Years ago, my mother got a nasty case of food poisoning from an order of chicken tikka at a restaurant. For years after that, if I’d sneak up behind her and say, “Chicken tikka!” she’d crumple into a bout of dry heaves.
Translating that into biz-speak, any brand affinity she had for chicken tikka was obliterated by a critical failure event in the meal’s service delivery. Her reaction to the two words “chicken tikka” altered radically from, “Delicious in my mouth!” to, well… something opposite.
That incident has been on my mind a lot ever since I purchased a Vizio television. One of the strange signs of the times is that televisions, being increasingly computerized with apps and image correction features, occasionally crash and have to reboot. This might be evidence that we’re reaching the limits of the convergence trend and need to go back to letting televisions just be televisions, but for now it’s something consumers just have to accept.
Whenever my TV crashes and reboots (which is frequently), the Vizio logo flashes orange and white:
The decision to use the logo as an error indicator probably made sense on some engineering level. But from a brand and user experience perspective, making the company’s logo the most salient visual aspect of a critical failure event can’t have been a wise choice. While my TV silently but brightly proclaims, “VIZIO! VIZIO! VIZIO! VIZIO!” I’m mumbling curse words and heading to the kitchen for a few minutes to make a drink to occupy myself for the duration of the boot cycle.

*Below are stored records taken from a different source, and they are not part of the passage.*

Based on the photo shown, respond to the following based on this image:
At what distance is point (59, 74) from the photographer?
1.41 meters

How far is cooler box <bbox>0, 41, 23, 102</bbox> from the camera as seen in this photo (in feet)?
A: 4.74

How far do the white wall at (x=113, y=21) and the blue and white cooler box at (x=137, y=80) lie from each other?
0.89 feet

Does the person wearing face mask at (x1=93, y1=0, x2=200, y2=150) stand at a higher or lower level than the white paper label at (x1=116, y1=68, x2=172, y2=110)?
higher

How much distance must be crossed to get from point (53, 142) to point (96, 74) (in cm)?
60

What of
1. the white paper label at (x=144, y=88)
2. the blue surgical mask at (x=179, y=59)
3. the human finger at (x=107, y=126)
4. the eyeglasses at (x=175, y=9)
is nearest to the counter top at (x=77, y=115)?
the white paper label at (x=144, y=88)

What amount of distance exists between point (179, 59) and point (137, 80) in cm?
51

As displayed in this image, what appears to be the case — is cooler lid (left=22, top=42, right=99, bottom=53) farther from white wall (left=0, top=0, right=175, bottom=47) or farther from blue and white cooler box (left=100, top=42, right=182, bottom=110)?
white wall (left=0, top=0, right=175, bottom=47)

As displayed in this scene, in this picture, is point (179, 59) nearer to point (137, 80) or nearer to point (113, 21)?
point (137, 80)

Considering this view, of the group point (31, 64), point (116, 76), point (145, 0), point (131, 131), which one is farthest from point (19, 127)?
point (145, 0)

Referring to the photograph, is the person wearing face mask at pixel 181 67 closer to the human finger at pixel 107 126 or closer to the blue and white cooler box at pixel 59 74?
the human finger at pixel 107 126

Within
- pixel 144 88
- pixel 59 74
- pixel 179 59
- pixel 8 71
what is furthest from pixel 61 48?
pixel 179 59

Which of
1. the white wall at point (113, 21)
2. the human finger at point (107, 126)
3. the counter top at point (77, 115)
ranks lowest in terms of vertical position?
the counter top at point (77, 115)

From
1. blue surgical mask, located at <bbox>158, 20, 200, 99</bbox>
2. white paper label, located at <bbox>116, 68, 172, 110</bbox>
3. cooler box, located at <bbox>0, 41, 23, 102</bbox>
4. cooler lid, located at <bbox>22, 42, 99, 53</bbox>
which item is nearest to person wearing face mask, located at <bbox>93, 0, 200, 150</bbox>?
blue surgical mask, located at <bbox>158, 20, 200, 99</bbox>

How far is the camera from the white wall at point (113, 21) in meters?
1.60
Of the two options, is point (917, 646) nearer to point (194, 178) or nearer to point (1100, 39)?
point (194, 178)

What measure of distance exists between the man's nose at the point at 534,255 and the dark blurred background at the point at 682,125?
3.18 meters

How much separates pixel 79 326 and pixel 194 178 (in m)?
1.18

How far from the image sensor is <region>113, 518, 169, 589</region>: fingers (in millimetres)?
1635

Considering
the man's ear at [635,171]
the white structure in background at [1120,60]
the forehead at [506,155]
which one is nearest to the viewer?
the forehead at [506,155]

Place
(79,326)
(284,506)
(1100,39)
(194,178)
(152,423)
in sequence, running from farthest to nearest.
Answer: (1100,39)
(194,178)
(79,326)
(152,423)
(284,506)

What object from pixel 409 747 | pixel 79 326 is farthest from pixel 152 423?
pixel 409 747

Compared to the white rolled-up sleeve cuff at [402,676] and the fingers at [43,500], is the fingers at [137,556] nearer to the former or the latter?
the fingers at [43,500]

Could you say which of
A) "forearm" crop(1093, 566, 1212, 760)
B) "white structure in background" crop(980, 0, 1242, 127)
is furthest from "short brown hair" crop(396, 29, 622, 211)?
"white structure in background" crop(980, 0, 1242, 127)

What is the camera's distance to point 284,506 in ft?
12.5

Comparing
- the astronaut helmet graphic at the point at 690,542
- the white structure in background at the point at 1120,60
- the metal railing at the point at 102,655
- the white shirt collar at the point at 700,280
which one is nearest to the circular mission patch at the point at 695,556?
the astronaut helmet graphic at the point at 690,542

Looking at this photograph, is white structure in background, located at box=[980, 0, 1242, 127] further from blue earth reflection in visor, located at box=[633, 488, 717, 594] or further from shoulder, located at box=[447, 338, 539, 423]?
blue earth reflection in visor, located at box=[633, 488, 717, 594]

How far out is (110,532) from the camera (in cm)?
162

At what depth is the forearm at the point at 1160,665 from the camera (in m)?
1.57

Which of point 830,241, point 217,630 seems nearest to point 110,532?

I don’t remember what associations I might have had with Vizio as a brand before I bought this thing, and I’m not sure what Vizio’s marketers want me to think. Probably it’s something like, “Low cost, great features,” or some tagline like, “Taking entertainment freedom by storm!” Certainly they don’t want me thinking, “G*ddamned f@%#ing piece of s%#&.”
And yet, every time, “VIZIO! VIZIO! VIZIO! VIZIO!”
So now the word “Vizio” is my “chicken tikka.”
Avoiding Brand Contamination
This clearly suggests that negative experiences and error indicators probably shouldn’t be branded. This argues in favor of using fail pets like Twitter’s Fail Whale:
The page is still branded, but the most salient visual element is a charming, non-brand illustration that can bring a small amount of pleasure to an otherwise irritating experience.
No article about UX and branding can be complete without some mention of Apple, but in this case—gasp!—their example shouldn’t be slavishly copied. Behold, the Grey Screen of Death:
In fairness, this screen isn’t a result of a failure (that would be the Spinning Beach Ball of Death), it’s what you see while a Mac is installing updates. But unlike Windows users, Mac users aren’t accustomed to always having to wait for their computers to grind through long reboot cycles, so the experience still tastes like burning. Why does the Apple logo need to be the most salient visual on this screen?
Somewhere along the spectrum between “VIZIO!” and a fail pet is the Xbox Red Ring of Death that indicates a hardware failure:
Although the ring of lights is the signature characteristic of the Xbox’s physical appearance, at least it’s not a logo screaming “MICROSOFT!” And it has an ominous, HAL-9000-esque look of a machine saying, “Doom, doom, doom…” which kind of makes sense in the context of console gaming.
In Conclusion
Every product will at some point encounter a critical error and/or force the user to wait. Don’t let those moments become synonymous with your brand.
UX designers should:
- proactively identify potential error conditions and failure use cases.
- collaborate with their engineering colleagues to ensure they’re on the lookout, too.
- design the UI elements of an error condition or failure to, at the very least, distance it from the brand, if not to also lessen the pain it causes.
- ensure their chicken dinners have been fully cooked.